After Bethel, Jacob resumes his journey to find a bride. He travels to the east, a land associated with man’s fall, Cain, and Babel. Abraham left the east by faith. Spiritually, it is the land away from the Son (Gen. 25:1-6).
When Jacob arrives in Haran, shepherds are gathering sheep near a well covered by a stone. Jacob tells the shepherds to water the sheep and send them to graze. But the shepherds say, “We can’t until all the flocks have been gathered and the stone is rolled from the well’s opening. Then we will water the sheep” (Gen. 29:8). Soon after, Rachel approaches with the last flock. Jacob rolls the stone away, and water flows to all the sheep.
This story gives a particular view of Christ’s burial and resurrection. God made His covenant with Jacob. Jacob shows us the covenant Son, Jesus. Jesus rolled the stone from His tomb just as Jacob rolled the stone from the well. The living water of resurrection issued from Christ’s tomb as from the well.

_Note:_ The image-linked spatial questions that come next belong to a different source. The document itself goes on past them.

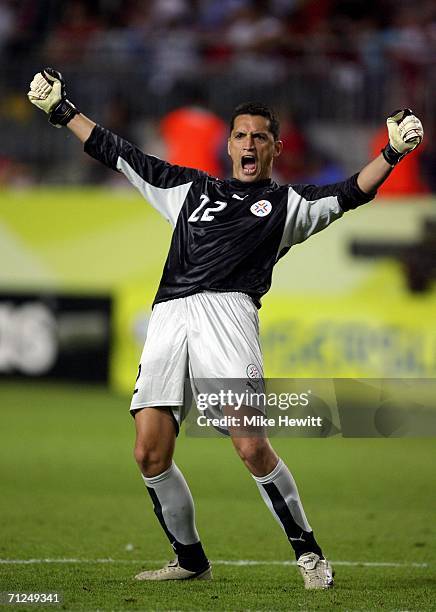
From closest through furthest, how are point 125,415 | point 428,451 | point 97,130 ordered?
point 97,130 → point 428,451 → point 125,415

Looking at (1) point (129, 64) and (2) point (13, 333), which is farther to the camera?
(1) point (129, 64)

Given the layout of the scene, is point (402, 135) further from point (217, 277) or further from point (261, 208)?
point (217, 277)

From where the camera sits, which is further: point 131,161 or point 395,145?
point 131,161

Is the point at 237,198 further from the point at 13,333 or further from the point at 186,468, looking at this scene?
the point at 13,333

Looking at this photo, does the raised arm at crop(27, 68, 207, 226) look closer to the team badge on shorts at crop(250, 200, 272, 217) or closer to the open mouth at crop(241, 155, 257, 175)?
the open mouth at crop(241, 155, 257, 175)

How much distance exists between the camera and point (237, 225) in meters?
6.13

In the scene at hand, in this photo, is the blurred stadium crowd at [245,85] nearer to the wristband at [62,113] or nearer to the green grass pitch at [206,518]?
the green grass pitch at [206,518]

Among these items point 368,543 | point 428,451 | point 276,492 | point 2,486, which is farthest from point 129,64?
point 276,492

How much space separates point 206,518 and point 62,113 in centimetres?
323

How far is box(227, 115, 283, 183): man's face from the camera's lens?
20.3 feet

Genesis 29 provides a unique focus on the oneness of Christ’s work. The stone could not be rolled away, and the sheep could not be watered until they were all gathered. Similarly, all who were dead in, and yet to be born dead, in Adam, were gathered into the tomb of Christ. All were raised in Christ: “Having been buried with Him in baptism, you were also raised with Him through faith in the working of God, who raised Him from the dead” (Col. 2:12). We died with Him, we raised with Him–one New Man (Eph. 2:15).
Experientially, we come to the work of Christ by faith at different times. But it is not to separate works we come. We come to the one work of Christ. We do not live or die to ourselves (Rom. 14:7-9). There are not deaths and resurrections. There is His death and resurrection.

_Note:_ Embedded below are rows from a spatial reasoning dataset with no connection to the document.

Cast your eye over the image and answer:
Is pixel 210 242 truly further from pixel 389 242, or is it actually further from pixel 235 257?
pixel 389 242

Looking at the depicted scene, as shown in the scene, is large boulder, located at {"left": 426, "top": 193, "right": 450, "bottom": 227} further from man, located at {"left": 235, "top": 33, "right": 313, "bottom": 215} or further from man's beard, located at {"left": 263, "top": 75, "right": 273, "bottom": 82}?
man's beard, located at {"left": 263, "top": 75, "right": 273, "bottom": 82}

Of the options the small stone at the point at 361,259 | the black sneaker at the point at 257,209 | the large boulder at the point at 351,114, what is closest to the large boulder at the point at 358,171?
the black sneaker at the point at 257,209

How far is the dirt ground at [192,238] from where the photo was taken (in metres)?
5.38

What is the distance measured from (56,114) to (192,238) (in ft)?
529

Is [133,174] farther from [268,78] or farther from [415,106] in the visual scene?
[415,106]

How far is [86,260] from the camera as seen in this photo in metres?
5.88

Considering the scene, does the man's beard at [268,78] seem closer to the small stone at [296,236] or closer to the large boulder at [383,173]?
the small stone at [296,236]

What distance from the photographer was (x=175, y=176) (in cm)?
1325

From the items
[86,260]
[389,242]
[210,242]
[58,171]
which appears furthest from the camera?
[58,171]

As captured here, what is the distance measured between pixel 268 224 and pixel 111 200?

The fact that Rachel (Jacob’s future bride) brings the last flock adds another aspect: the bride of Christ. As we stray sheep turn from our ways and are gathered into Christ’s tomb and resurrection, we become one bride, engaged to one Husband (2 Cor. 11:2). Jacob found this bride in the east—the land of the fall. It is from the fallen world that Jesus gathers His bride as well. Crowds of individual sheep are folded into one bride; the one bride becomes one flesh with her Husband, the one New Man.
This gathering into One happened from all times (even times yet to come) and places. The old testament saints were not raised on their own before the cross, just as the first sheep were not watered before the other sheep were gathered. All saints–past, present, and future–received living water from the tomb of Christ when He was raised. “All these were approved through their faith, but they did not receive what was promised, since God had provided something better for us, so that they would not be made perfect without us” (Heb. 11:39-40). That “something better” was Christ–one death, one tomb, one resurrection for all people of all ages.
There is something of God’s nature reflected in this. God is one. Monotheism is, perhaps, less about substance than character. God is no respecter of persons. He doesn’t prefer one over another. To say “God is one” is the same as saying “God is love.” That is why the famous declaration, “Listen, Israel: The Lord our God, the Lord is One” is followed by, “Love the Lord your God with all your heart, with all your soul, and with all your strength” (Deut. 6:4-5). God is one, God is love. He is pure relationship. Love Him, not because you have to, but because that’s who He is and how you can relate to Him. God is one, God is love, so love Him and be one with Him.